As a new, sleep-deprived mother going through what was an incredibly rough time by anyone’s standards, I blamed my altered state of mind on my father’s illness and death. And while I knew that postnatal depression was a common struggle for new mothers, I just couldn’t admit that I was one of them. “Everyone finds motherhood hard,” I told myself, grimly. “I just need to stop complaining and get on with it.” I also think that part of me was worried that if I admitted how bad things were, I would have a total breakdown and not be able to piece myself back together again afterward.
My whole life, I had been lucky enough to be able to get by without paying much attention to my mental health, and certainly without seeking any medical help for it. It took experiencing postnatal depression for me to realize that mental illness is as “real” as any other kind of illness and that you can’t fix it alone based on your strength of mind.
The fog of postnatal depression lifted almost instantly as soon as I stopped breastfeeding my daughter, a year and two months after she was born.
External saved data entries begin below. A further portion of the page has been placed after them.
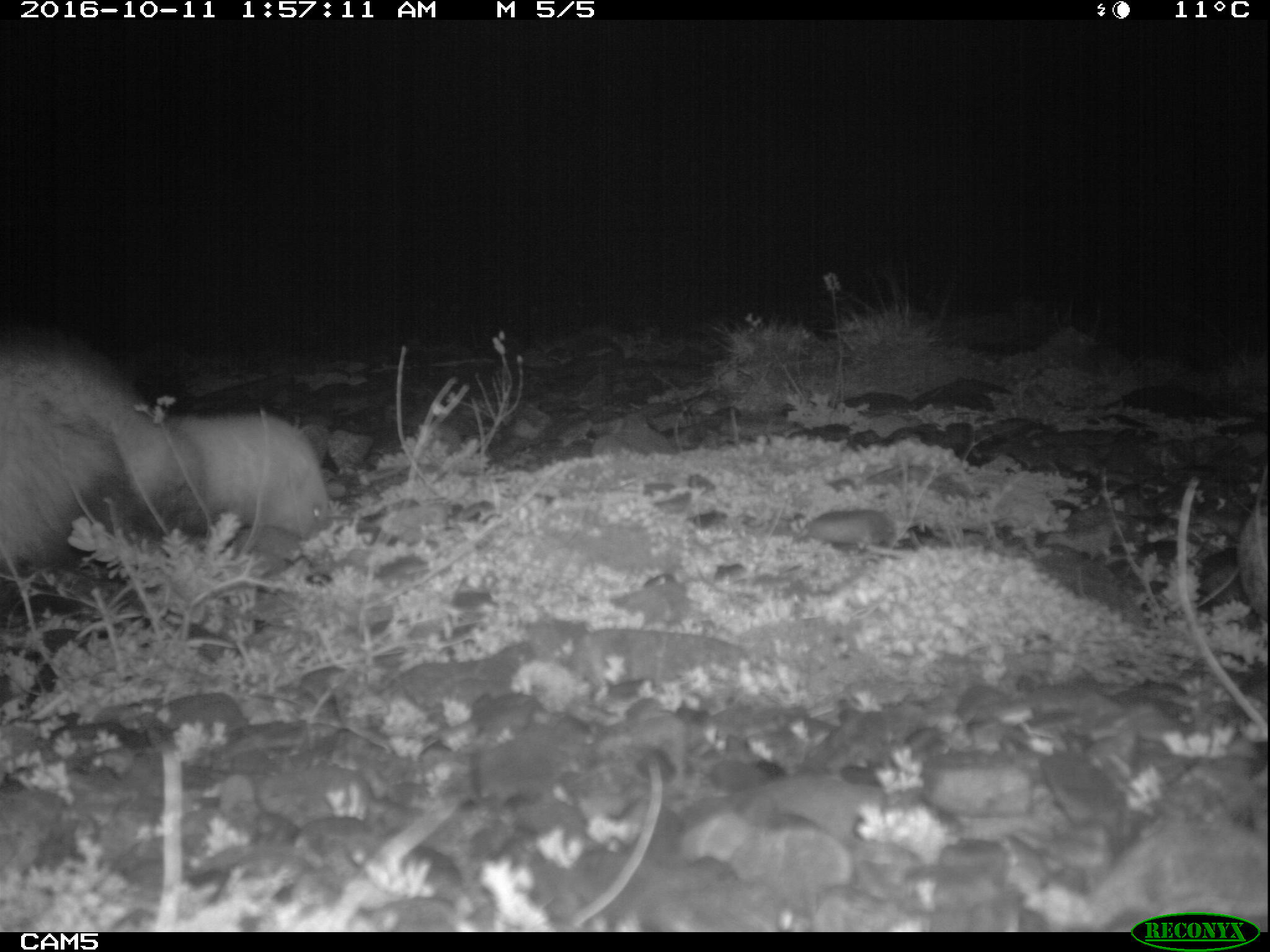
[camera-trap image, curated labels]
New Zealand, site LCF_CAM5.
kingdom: Animalia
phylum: Chordata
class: Mammalia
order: Carnivora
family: Mustelidae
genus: Mustela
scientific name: Mustela furo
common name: ferret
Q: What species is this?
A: Ferret (Mustela furo).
It felt like a cloud lifting off my shoulders, and I realized retrospectively that a chemical imbalance had been dramatically altering the way that I felt day-to-day all that time. Yes, I was still incredibly sad about my father’s death, and our financial and career struggles were still there, but I felt like my normal self experiencing those hardships, rather than a total stranger in my own body.
Even though I didn’t seek help from medical professionals at the time, I did have an incredibly supportive family and community around me, who did everything from taking the baby so I could have some time alone or nap, to feeding me, to running me hot baths, to providing me and my family with a home when I could no longer make ends meet on my own. When I was ready to talk about it, they were there for me as I processed what had happened, and they helped me overcome my fears that it would happen again when I got pregnant with my second daughter almost four years later.
Hearing about other women’s struggles with postnatal depression was — and still is — the key to helping me come to terms with my own experience, especially from other Catholic women, like Sarah Norton who ran a podcast about postnatal depression called Mental. That’s why I feel so passionately about sharing my own experience with others; I know that the worst part of the experience is the guilt, the sense of loneliness, and the idea that you’re a bad mother for feeling that way.
I hope that my story can offer other women the relief of knowing that these feelings aren’t a reflection on how much we love our children or our worth as mothers, and I’m so grateful to the brave souls who made me feel that way by sharing their own experiences with the world.